Was this, in fact, the case? Had paranormal entities — intentionally or unintentionally — been unleashed on Lux? Was this behind the recent strange behaviors, the ominous atmosphere…the death of Strachey?
He turned in at the security gate and, in the distance, saw the vast bulk of the mansion rearing up, backlit against the sinking sun, neither inviting nor hostile; simply waiting.

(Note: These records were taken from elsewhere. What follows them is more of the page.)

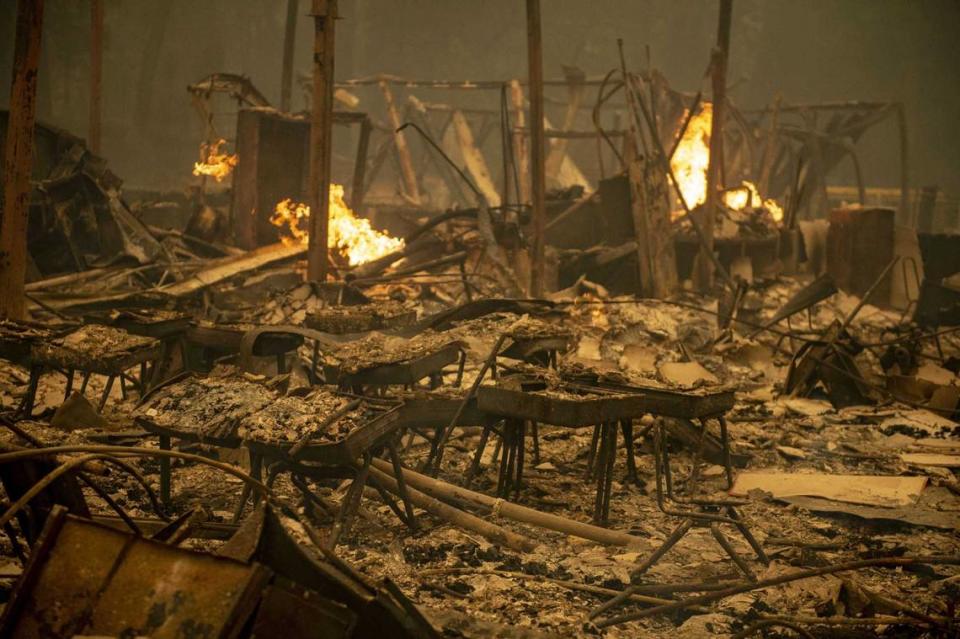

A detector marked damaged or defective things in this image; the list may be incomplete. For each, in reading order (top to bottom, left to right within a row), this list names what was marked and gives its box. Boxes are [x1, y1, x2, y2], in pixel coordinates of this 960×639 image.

burnt wooden post [280, 0, 298, 112]
burnt wooden post [0, 0, 44, 320]
burnt wooden post [310, 0, 340, 282]
burnt wooden post [524, 0, 548, 298]
burnt wooden post [696, 0, 736, 292]
burned furniture [11, 324, 162, 416]
burned desk [13, 324, 161, 416]
burned furniture [322, 336, 464, 396]
burned furniture [472, 376, 736, 524]
burned desk [474, 378, 736, 524]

…At that same moment, the device in the forgotten room powered up; its throaty baritone hummed into life; and, moments later, a shadowy figure moved quietly away and the few lights that had been turned on in the deserted West Wing went dark.
27
Stifling a yawn, Taylor Pettiford walked into Lux’s elegant dining room and looked around a little blearily. The room had been set up in the standard breakfast arrangement: long, buffet-style counters along one wall, while the rest of the room was filled with the usual round tables covered in crisp white linen.
Pettiford got in line at the buffet, grabbing a tray and a plate and helping himself to his favorite breakfast: freshly squeezed orange juice, black coffee, a Gruyère and fines herbes omelet from the attendant at the omelet station, three sausage links from one steam tray, five rashers of bacon from another, and a croissant from the overstuffed bakery basket. Carefully balancing the alarming load, he glanced around the room for a place to sit. There, at a table in the near corner, he saw his friend and fellow sufferer, Ed Crandley. He maneuvered his way over and plopped down in the seat beside Crandley.
“Another day in the salt mines,” he said.
Crandley, mouth full of pain au chocolat, mumbled a reply.
Pettiford took a sip of coffee, a mouthful of orange juice, and then froze. There, across the room, was Roger Carbon: the reason he was so tired this morning. Carbon was sitting with the thin, birdlike Laura Benedict, the quantum engineer who shared an office adjoining Carbon’s. Pettiford believed Benedict didn’t especially like Carbon, and guessed she’d sat with him simply because she was too kindhearted to see him eating alone.
Roger Carbon. Lux, as everyone knew, was the country’s most prestigious think tank. When, fresh from U. Penn with a newly minted degree in psychology, Pettiford had won a year’s position as an assistant at Lux, he felt like he’d just won the lottery.